**List of tasks**:
a) Render this sentence from the Copland text in Spanish: "Appalachian Spring (1943–4) won the Pulitzer Prize and the New York Music Critics’ Circle Award."
b) According to the Copland text, why did Copland avoid a full-time university position despite his financial difficulties?

**Text block**:
Despite the support of Koussevitzky, the pianist John Kirkpatrick, critics Paul Rosenfeld, Lawrence Gilman and Edmund Wilson, patrons Claire Reis and Alma Wertheim, choreographer Martha Graham, and other composers and artists, Copland's ‘strident’ and ‘nervous’ music met initially with a largely sceptical audience and press. The jazzy Piano Concerto (1926), written for the composer to play with the Boston SO, received a particularly hostile reception. Only paltry commissions and part-time teaching appointments at the New School for Social Research, the Henry Street Settlement and Harvard University, along with grants from individuals and foundations, kept him from destitution.

Regardless of these difficulties, Copland eschewed a full-time university position, hoping that he and his American colleagues might earn decent livings from composition. Towards this end, he was active in New York’s League of Composers, often writing for its journal, Modern Music, as well as for other magazines and newspapers. He organized the Copland-Sessions Concerts (1928–31) and Yaddo Festivals (1932–3), helped to supervise the Cos Cob Press, founded in 1929 for the publication of recent American music, assumed leadership of the ACA (1939–45), and co-founded the AMC (1939). These activities not only helped to foster his own career, but also those of older composers such as Carl Ruggles and Charles Ives, contemporaries such as Roger Sessions, Roy Harris, Walter Piston, Virgil Thomson and Carlos Chávez, and younger figures including Israel Citkowitz, Paul Bowles, Vivian Fine, Marc Blitzstein and Henry Brant. Over the following decades he also became an important mentor to David Diamond, William Schuman, Elliott Carter, Leonard Bernstein, Irving Fine, Lukas Foss, Jacob Druckman, David del Tredici, Barbara Kolb and many others.

During the 1930s Copland often lived and travelled with photographer Victor Kraft, his companion from 1932 until the mid-1940s. Although discreet about his private life, he was one of the first prominent homosexual composers to co-habit with a romantic partner. Politically, the Depression brought about an intensification in his socialist sympathies. In 1932, at Chávez’ urging, he visited Mexico for the first time, finding the country’s people, as well as its revolutionary government, an inspiration; he returned to Mexico for extended working vacations and hoped to travel to the Soviet Union. In 1934 he gave speeches on behalf of farmers in rural Minnesota, composed the worker’s chorus Into the Street May First, and wrote an article about proletarian music for The New Masses.

In the late 1930s and early 1940s Copland’s ballets, patriotic works and lighter efforts, such as El salón México (1932–6), brought popular and critical acclaim. Appalachian Spring (1943–4) won the Pulitzer Prize and the New York Music Critics’ Circle Award. A good relationship with Boosey & Hawkes advanced his career, as did the rising fame of Bernstein, his most important champion after Koussevitzky. A successful score for the documentary The City (commissioned for the 1939 New York World’s Fair), led to five feature Hollywood film scores, of which four earned nominations for an Academy Award, won finally by The Heiress (1949). During this period he travelled extensively in South America on behalf of both the Coordinator of Inter-American Affairs (1941) and the State Department (1947). As well as reporting on musical conditions, he developed friendships with many Latin American composers, including Ginastera, who, like Britten, Takemitsu and others from around the world, took inspiration from Copland’s nationalism.

(Collected data entries)
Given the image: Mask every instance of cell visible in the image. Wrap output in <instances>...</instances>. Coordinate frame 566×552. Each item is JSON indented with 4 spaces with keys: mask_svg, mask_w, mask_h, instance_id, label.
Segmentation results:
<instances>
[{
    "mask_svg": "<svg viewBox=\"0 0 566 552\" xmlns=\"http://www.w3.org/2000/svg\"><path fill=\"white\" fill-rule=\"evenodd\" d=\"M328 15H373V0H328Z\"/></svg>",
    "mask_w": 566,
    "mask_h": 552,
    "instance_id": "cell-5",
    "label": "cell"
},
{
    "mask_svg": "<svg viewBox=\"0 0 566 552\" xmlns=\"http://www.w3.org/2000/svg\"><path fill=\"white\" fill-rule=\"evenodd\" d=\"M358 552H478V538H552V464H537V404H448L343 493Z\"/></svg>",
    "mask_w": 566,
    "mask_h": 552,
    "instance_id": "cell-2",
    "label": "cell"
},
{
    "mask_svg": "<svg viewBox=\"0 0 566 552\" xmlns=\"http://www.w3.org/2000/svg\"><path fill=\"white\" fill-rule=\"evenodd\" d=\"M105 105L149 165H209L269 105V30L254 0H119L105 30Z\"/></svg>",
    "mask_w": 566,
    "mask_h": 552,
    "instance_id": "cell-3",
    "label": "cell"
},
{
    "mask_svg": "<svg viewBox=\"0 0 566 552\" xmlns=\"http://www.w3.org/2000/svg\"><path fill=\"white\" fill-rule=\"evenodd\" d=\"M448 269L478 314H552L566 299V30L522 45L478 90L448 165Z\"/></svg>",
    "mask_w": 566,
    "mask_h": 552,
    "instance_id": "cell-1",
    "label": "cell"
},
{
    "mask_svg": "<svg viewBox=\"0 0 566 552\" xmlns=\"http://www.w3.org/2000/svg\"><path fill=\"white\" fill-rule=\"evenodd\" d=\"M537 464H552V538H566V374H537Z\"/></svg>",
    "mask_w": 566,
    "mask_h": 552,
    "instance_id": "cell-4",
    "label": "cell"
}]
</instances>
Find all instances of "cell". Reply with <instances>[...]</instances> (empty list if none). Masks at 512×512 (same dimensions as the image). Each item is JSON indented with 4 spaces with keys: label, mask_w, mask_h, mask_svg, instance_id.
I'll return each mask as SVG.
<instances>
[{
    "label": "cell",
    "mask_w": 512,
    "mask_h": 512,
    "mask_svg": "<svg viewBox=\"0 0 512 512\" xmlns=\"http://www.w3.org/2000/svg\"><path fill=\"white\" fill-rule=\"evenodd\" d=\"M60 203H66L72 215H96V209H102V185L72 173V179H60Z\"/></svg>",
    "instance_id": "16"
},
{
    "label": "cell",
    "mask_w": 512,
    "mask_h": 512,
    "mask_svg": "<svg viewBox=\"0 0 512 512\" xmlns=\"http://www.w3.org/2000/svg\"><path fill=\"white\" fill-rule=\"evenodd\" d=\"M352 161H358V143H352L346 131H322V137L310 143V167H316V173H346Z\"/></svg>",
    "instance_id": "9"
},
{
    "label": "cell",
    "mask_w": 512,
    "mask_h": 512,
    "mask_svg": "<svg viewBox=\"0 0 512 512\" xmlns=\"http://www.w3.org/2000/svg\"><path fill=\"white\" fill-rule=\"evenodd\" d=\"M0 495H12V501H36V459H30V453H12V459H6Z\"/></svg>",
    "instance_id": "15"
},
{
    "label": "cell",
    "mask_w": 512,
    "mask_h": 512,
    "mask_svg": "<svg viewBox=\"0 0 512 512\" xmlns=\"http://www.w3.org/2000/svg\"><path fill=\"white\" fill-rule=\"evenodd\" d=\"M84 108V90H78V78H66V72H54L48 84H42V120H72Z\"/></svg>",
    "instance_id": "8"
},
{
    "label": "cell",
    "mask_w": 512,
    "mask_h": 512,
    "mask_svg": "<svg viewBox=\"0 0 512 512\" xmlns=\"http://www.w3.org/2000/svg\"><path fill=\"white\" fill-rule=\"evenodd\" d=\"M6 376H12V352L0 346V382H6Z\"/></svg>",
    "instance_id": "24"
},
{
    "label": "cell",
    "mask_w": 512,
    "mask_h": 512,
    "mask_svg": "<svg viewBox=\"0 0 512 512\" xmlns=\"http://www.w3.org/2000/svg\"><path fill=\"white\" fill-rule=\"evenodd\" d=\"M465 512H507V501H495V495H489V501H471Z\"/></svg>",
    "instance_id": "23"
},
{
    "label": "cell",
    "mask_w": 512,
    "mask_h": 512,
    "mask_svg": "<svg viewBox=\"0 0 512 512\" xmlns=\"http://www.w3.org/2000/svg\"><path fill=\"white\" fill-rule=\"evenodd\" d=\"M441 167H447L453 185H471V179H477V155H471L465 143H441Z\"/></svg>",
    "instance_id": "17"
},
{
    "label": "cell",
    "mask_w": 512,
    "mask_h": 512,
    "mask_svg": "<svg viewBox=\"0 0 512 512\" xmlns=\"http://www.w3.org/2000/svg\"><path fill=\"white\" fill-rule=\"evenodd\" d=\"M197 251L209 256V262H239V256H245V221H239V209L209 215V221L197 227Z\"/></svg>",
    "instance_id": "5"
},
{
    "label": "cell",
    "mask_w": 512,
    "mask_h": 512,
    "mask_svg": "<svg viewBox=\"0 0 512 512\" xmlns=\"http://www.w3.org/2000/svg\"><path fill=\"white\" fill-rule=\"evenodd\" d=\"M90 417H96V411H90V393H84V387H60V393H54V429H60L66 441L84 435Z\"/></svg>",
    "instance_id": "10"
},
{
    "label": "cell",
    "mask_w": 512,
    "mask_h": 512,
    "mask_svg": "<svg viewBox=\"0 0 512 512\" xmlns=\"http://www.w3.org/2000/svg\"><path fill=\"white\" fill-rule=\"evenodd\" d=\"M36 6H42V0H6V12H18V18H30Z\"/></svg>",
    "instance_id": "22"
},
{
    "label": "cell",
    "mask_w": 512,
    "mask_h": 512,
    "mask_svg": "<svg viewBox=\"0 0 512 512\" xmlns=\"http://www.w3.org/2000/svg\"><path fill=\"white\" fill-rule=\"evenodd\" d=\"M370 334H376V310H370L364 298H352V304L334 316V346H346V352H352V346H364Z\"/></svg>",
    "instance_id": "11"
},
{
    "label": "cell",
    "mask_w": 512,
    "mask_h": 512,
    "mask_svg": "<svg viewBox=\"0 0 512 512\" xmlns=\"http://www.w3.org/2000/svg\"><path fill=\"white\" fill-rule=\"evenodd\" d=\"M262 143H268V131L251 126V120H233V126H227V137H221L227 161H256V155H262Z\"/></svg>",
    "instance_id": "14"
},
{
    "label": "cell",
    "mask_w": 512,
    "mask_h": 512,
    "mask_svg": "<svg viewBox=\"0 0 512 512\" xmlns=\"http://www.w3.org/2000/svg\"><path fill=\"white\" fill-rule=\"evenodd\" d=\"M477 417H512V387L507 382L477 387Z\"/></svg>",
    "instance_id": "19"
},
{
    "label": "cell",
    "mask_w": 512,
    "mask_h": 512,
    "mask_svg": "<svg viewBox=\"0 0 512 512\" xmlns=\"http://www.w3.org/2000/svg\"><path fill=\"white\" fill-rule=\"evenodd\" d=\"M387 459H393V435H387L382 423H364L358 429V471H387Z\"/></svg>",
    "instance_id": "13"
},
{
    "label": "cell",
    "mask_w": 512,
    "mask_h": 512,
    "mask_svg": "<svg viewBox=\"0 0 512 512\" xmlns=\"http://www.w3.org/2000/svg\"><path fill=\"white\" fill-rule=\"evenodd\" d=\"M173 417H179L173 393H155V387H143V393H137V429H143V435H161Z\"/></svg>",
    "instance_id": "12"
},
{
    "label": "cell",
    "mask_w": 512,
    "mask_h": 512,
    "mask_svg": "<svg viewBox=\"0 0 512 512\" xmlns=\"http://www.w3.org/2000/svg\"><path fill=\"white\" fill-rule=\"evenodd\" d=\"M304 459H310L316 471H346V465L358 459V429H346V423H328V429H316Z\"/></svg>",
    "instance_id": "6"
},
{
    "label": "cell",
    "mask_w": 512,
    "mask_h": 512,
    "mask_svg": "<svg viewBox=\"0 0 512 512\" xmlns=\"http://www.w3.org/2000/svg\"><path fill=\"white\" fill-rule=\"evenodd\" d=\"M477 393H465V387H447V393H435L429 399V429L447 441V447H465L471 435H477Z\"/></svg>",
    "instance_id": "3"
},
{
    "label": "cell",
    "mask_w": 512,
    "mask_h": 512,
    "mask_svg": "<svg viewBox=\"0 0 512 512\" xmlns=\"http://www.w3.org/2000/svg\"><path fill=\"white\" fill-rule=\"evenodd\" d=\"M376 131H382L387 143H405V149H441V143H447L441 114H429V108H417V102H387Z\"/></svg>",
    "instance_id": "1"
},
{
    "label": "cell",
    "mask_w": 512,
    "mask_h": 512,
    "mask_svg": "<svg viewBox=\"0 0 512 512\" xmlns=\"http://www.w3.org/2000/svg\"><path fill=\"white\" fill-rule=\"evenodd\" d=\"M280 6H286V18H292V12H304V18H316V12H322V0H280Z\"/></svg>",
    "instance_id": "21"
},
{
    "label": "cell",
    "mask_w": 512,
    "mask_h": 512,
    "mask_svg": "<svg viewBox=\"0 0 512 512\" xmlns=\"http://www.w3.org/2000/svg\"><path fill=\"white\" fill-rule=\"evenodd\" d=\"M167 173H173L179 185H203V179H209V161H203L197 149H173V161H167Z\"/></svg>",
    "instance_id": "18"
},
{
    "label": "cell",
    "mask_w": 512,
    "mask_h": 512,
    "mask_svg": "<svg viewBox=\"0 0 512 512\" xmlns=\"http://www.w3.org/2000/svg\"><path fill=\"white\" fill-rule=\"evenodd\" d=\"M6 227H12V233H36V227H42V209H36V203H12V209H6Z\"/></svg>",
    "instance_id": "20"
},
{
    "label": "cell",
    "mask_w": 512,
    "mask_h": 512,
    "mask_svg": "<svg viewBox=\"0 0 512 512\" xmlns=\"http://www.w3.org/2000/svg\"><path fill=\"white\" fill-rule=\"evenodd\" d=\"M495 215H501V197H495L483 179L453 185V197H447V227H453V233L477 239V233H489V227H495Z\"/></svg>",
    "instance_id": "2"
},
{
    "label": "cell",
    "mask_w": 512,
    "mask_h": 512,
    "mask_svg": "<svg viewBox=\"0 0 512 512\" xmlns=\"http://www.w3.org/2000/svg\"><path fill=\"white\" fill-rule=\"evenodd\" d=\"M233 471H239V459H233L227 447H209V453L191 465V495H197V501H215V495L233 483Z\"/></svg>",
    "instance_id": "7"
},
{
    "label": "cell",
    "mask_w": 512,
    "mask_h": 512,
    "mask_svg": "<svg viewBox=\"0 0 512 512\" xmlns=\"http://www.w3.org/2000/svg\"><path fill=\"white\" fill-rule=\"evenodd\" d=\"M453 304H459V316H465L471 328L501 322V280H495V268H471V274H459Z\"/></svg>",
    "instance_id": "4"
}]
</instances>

**Written responses**:
a) Appalachian Spring (1943–4) ganó el Premio Pulitzer y el Premio del Círculo de Críticos Musicales de Nueva York.

b) He hoped that he and his American colleagues might earn decent livings from composition. Toward that end, he was active in New York's League of Composers and wrote for its journal and other publications.